• West Virginia Tourism and Hotels Guide.

    The people of WEST VIRGINIA are only half joking when they call their state the Ireland of America. Generally poor and almost entirely rural, it shares a similar history of exploitation by outside powers, with timber and coal mining companies taking advantage of the rich natural resources while giving little in return. But, quite apart from the almost Third World deprivation which endures in some areas, West Virginia is also, in places at least, incredibly beautiful, and can boast the longest whitewater rivers and most extensive wilderness areas in the eastern USA. The extreme topography, which has historically isolated its inhabitants, now makes the state a popular destination for hikers and outdoors enthusiasts, and the moonshiners of old have been replaced by ski instructors and mountain-bike guides. Pioneer settlers started to cross the mountains of western Virginia in significant numbers during the middle of the seventeenth century. Farming small plots of land with their own labor, they came to have ever less in common with the slave holding plantation owners of old Virginia, and when the Civil War broke out, the area declined to secede from the Union. The Supreme Court never ruled whether West Virginia was legally entitled to declare itself a state, and Virginia itself has still not officially recognized the split. West Virginia has, however, developed a political and economic identity of its own. Around 1901, when railroads from the east coast first reached into the mountainous interior, timber companies clear cut stand after stand of forest, setting up a succession of mill towns, each dismantled in its turn when they moved on somewhere new. Cass, now preserved within the Allegheny National Forest, is one of the few that was left intact. Later on, coal mining conglomerates, especially in the south, perfected the company town approach, wherein workers were paid a little bit less each month than the amount they owed for their company provided food and lodging. Coal companies still wield enormous power in West Virginia, but the real key to the future of the prosperity of the state is tourism, which in some places now account for over half of its income.

    The state's most popular destination, the restored 1850s town of Harpers Ferry , is barely in West Virginia at all, standing just across the broad rivers which form its Maryland and Virginia borders. To the west, the Allegheny Mountains stretch for over 150 miles; more than a million acres of hardwood forest rival New England for brilliant autumnal color. West Virginia's oldest and most attractive town, Lewisburg , sits just off I-64 at the mountains' southern foot, while the capital, Charleston , lies in the comparatively flat Ohio River valley of the west.

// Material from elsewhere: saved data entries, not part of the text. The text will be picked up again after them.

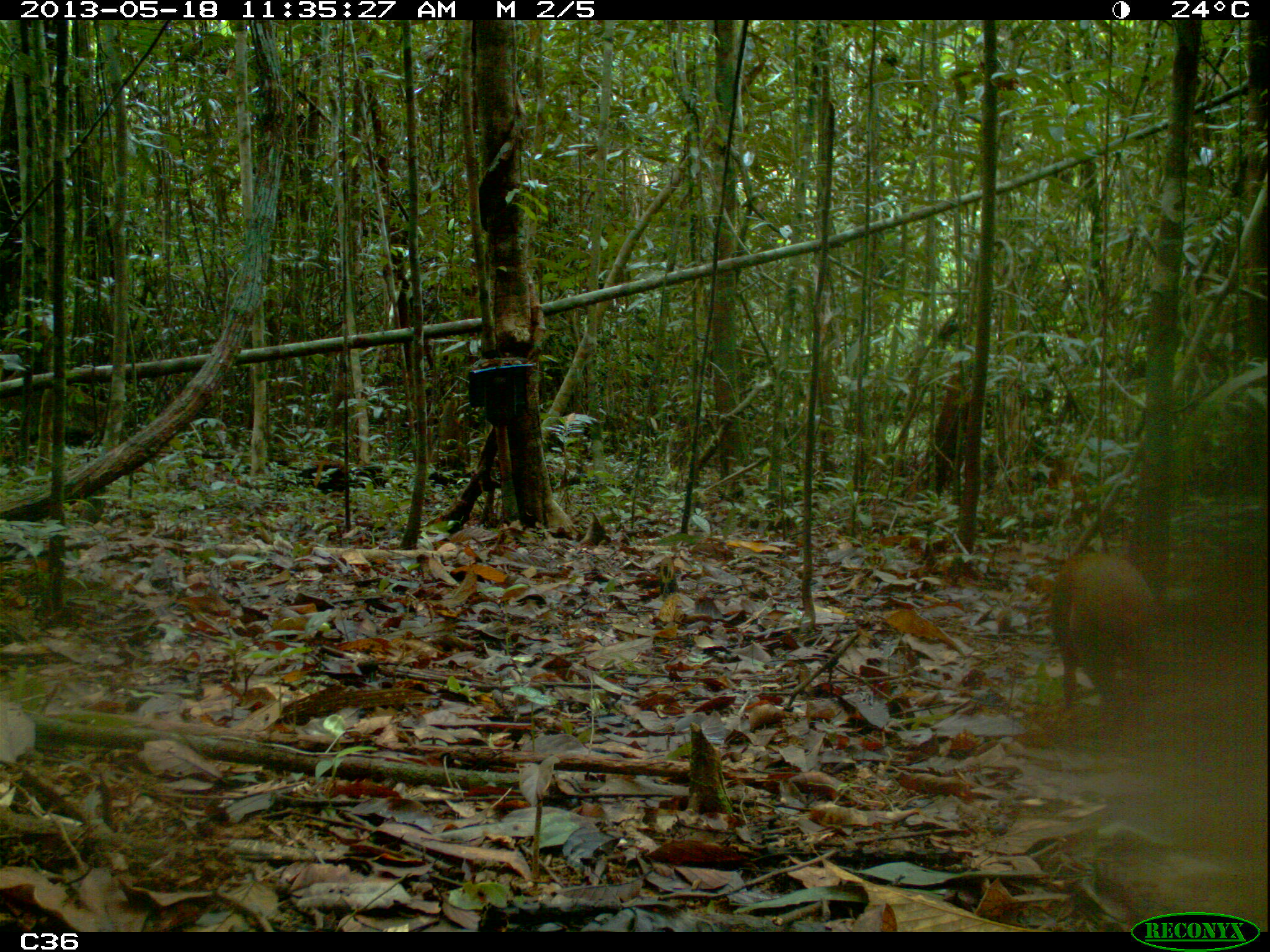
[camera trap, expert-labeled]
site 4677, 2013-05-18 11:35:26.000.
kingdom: Animalia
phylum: Chordata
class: Mammalia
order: Rodentia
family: Dasyproctidae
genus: Dasyprocta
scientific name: Dasyprocta leporina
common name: red-rumped agouti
Dasyprocta leporina (red-rumped agouti), count 1, age adult.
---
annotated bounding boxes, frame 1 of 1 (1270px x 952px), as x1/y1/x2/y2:
dasyprocta leporina: 1048/549/1161/736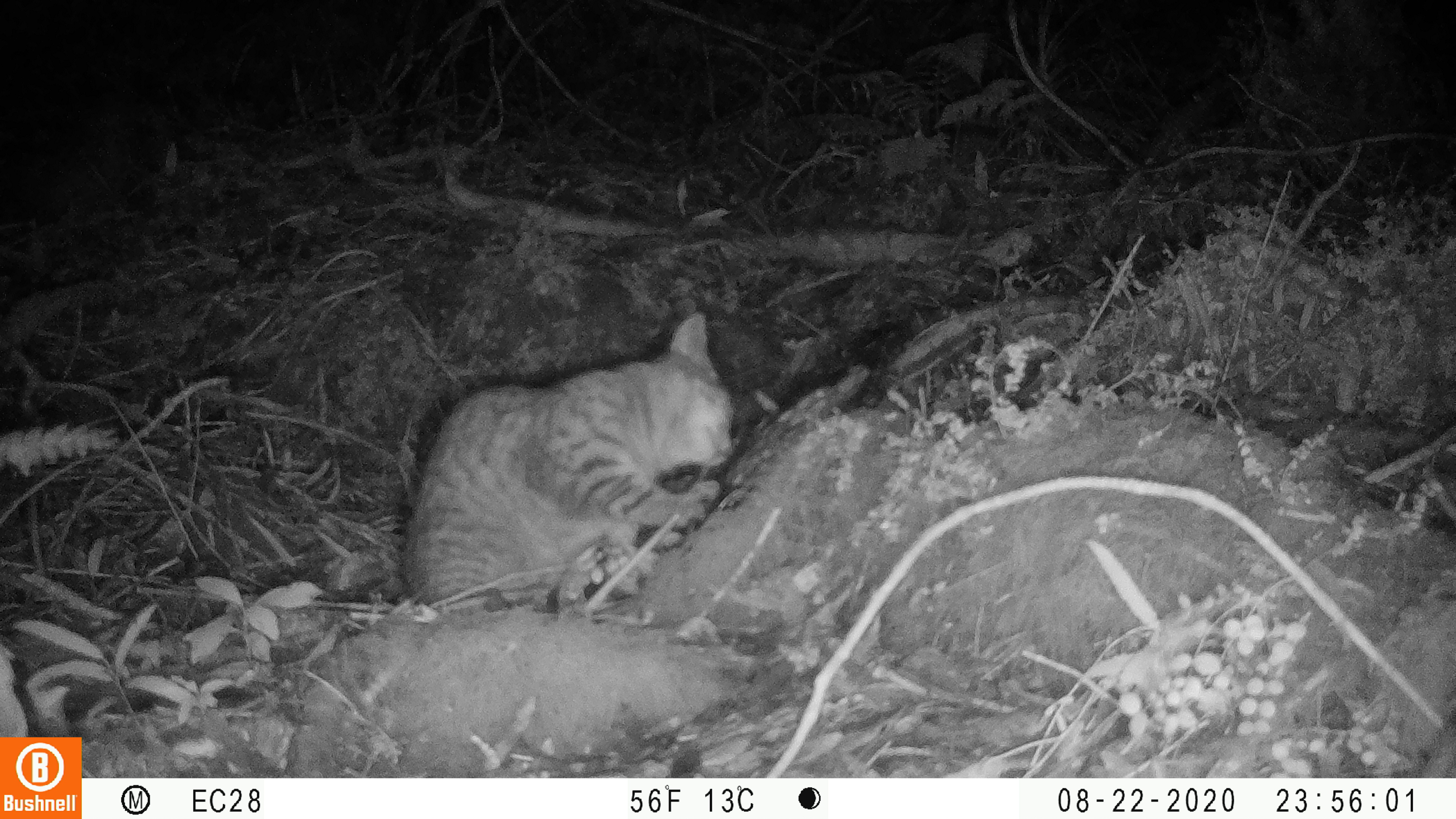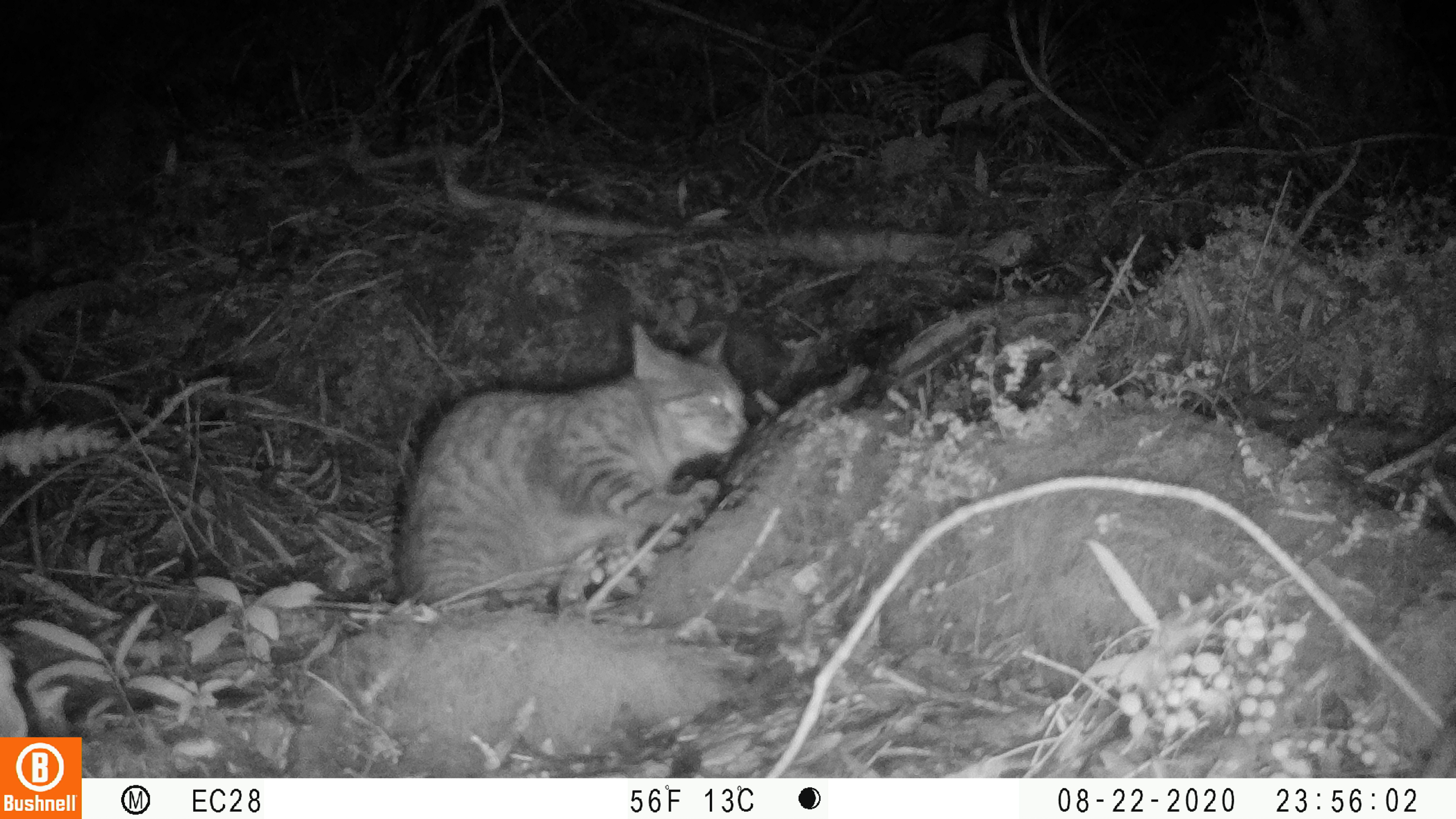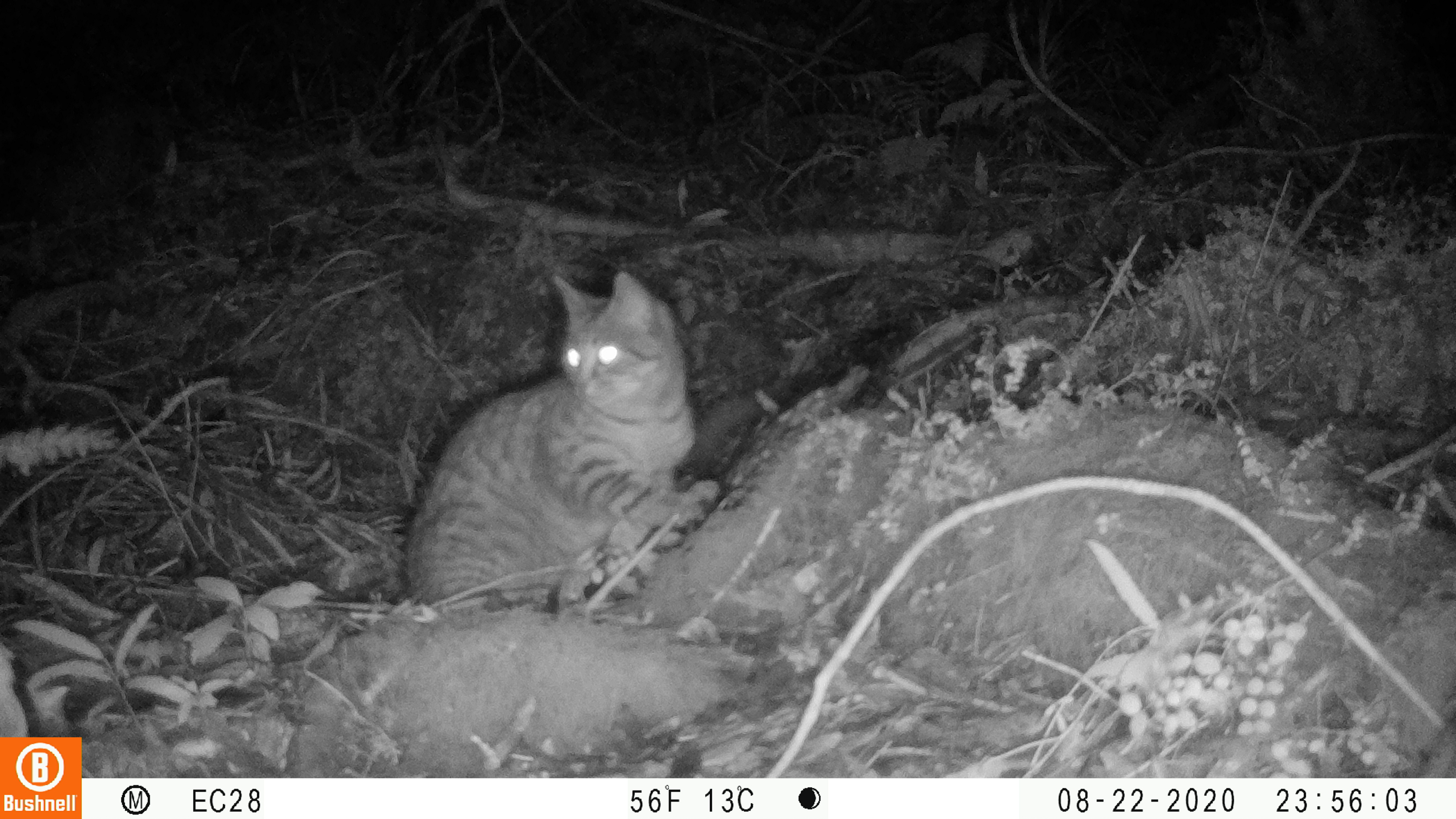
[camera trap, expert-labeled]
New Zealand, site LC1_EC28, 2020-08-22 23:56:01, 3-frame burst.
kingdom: Animalia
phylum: Chordata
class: Mammalia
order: Carnivora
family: Felidae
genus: Felis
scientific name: Felis catus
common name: domestic cat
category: cat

    Charleston West Virginia Tourism
    After leaving the gorge, the New River flows west into the Ohio and eventually the Mississippi, but not before passing through CHARLESTON West Virginia the state capital and largest city. Charleston West Virginia is not a place many people set out to visit, mainly because there's not very much to see or do; the riverfront state capitol , designed by Lincoln Memorial architect Cass Gilbert and completed in 1932, is pleasant enough, with a small monument to black activist Booker T. Washington on its grounds, but nothing really grabs you. The West Virginia Cultural Center (Mon-Thurs 9am-8pm, Fri-Sat 9am-6pm, Sun 12-6pm, ; free), in the same compound as the capitol, acts as the state museum with extensive displays in the basement on coalmining, forestry, wars and general social history. The main live showcase of traditional West Virginian culture takes place here during the annual Vandalia Festival , Appalachia's largest celebration of folk arts and crafts, held on Memorial Day weekend and featuring lively bluegrass music and tall-tale-telling contests. The annual Regatta on Labor Day weekend is one of the city's other big events.

    West Virginia Hotels
    There are 300 rooms at the very central Travelodge, 2 Kanawha Blvd E tel 304/343-4521 or 1-800/578-7878; $50-75, which also has a sauna and swimming pool; other motels abound along the interstates. General Seafood , 213 Broad St Tues-Sat; tel 304/343-5671, is a restaurant attached to a fish market, and Capitol Street downtown boasts a string of eateries such as the Mykonos Café at no. 218 (tel 304/347-9220), which does good Greek lunch specials. On the western edge of downtown, almost alongside I-64 between Lee and Quarrier streets, the gleaming new Charleston Civic Center mall is the liveliest area to while away a couple of hours.